Bekasi, SNP
Sejumlah kasus dugaan tindak pidana
korupsi masuk kemeja Kasi Intelijen Kejari Bekasi Kota. Baik berupa Laporan
dari LSM, Informasi lewat pemberitaan di media cetak, namun, penanganannya
patut dipertanyakan. Khusus Laporan dari LSM, diduga keras berujung mediasi.
Dugaan itu diperkuat manakala
diperhatikan penanganan kasus yang dilaporkan LBH Patriot, Manotar Tampubolon.
Awalnya ujar sumber yang layak dipercaya, sakin geramnya, Manotar dihadapan
wartawan yang bergabung di kelompok kerja wartawan hukum Kejaksaan dan
Pengadilan Negeri Bekasi, mengaku curiga terhadap sepak terjang oknum Jaksa di
Kejari Kota Bekasi yang dia saksikan bertemu disalah satu tempat dengan oknum
pejabat yang dilaporkan, sesaat setelah laporan diterima kejaksaan.
Dua kasus, yakni, proyek peningkatan
Jln. Matrik sumber dana APBD tahun 2011 DIPA Dinas Binamarga dan Tata Air, dan alokasi
dana percepatan pembangunan infrastruktur pendidikan (DPPIP) APBN tahun 2011
sekitar Rp 2 miliar lebih dikelola Dinas P2B Kota Bekasi, menurut Manotar
diduga terjadi penyimpangan hingga menimbulkan kerugian Negara. Konon, kedua
kasus tersebut menurut sumber ditengarai berujung mediasi.
Pengakuan Kasi Intelijen Waluyo
kepada wartawan, kasus dugaan penyimpangan pengelolaan anggaran di Dinas
Kebersihan tahun 2010 juga atas laporan LSM. Kendati Waluyo tidak berkenan
menyebut nama LSM tersebut dan kasus posisinya, tapi menurut informasi yang
diterima Koran ini, kasus tersebut terkait pengelolaan dana APBD tahun 2010,
untuk pengadaan bahan bakar minyak (BBM) kendaraan pengangkut tinja plus anggaran
pembelian kimia untuk instlasi pengelolaan limbah tinja (IPLT) serta anggaran
untuk honor karyaan.

───

DAFTAR TUGAS:
A: Untuk setiap pernyataan berikut, tentukan apakah sesuai dengan berita tentang penanganan laporan kasus korupsi di Kejari Bekasi Kota. Jawab ya atau tidak, lalu kutip kata-kata berita yang menentukan. (i) Kasus yang dilaporkan LBH Patriot dikaitkan dengan Manotar Tampubolon. (ii) Dana DPPIP tahun 2011 bersumber dari APBD. (iii) Waluyo menyebutkan nama LSM yang melaporkan kasus di Dinas Kebersihan.
B: Tuliskan lanjutan berita tentang penanganan laporan kasus korupsi di Kejari Bekasi Kota, dimulai setelah kalimat terakhirnya.
Baris-baris data sesudah ini merupakan bahan tersendiri yang terpisah dari berita.

CUPLIKAN DATA:
───

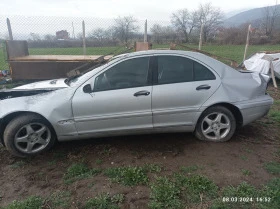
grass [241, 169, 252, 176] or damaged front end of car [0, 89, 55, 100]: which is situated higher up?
damaged front end of car [0, 89, 55, 100]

───

JAWABAN TIAP TUGAS:
A:
(i) Ya: "kasus yang dilaporkan LBH Patriot, Manotar Tampubolon."
(ii) Tidak: "dana percepatan pembangunan infrastruktur pendidikan (DPPIP) APBN tahun 2011"
(iii) Tidak: "Kendati Waluyo tidak berkenan menyebut nama LSM tersebut"

B:
Menurut sumber yang didukung hasil
sidak DPRD ke lokasi IPLT, khusus alokasi anggaran untuk IPLT diduga kuat raib
masuk kantong oknum-oknum terkait. Pasalnya, IPLT sama sekali tidak beropersi
karena keadaan rusak, tapi anggaran setiap tahun selalu terserap.
Terkait kasus ini, Kasi Intel Kejari
Bekasi Kota, Waluyo, SH kepada wartawan mengaku sudah minta data dari Dinas
Kebersihan. Keterangan itu dibenarkan sejumlah sumber di Dinas Kebersihan, dan
data sudah diterima kejaksaan. Sejumlah pejabat setingkat Kabid terkait kasus
ini juga sudah dipanggil, masing-masing, Abi Hurairah dan Sudarsono.
Konon, belakangan Waluyo menepis
kalau kasus itu belum ditangani. Yang sedang ditangani menurut dia ke wartawan
adalah proyek alokasi anggaran DIPA Kementerian PU tahun 2011 untuk perbaikan
sarana prasarana lokasi IPLT senilai Rp.1,5 miliar.
Kemudian, kasus penyerapan anggaran
untuk dana kerohiman bagi penggaran yang bermukim di pinggiran kali di Pekayon
senilai Rp.350 juta APBD tahun 2010. Dalam kasus ini, patut diduga anggaran
APBD tersebut seratur persen (100%) masuk kantong oknum pejabat di Dinas
Binamarga dan Tata Air. Selaku PPK, Koswara diduga merupakan pejabat yang harus
bertanggung jawab. Kasus ini juga sudah masuk kemeja Waluyo, tapi karena
Koswara kata Waluyo ke wartawan menyebut anggaran itu dialihkan ke Dinas pendapatan
pengelolaan kekayaan dan asset daerah (DPPKAD), Waluyo tidak berusaha
menyelidiki kebenaran atas keterangan dari Koswara.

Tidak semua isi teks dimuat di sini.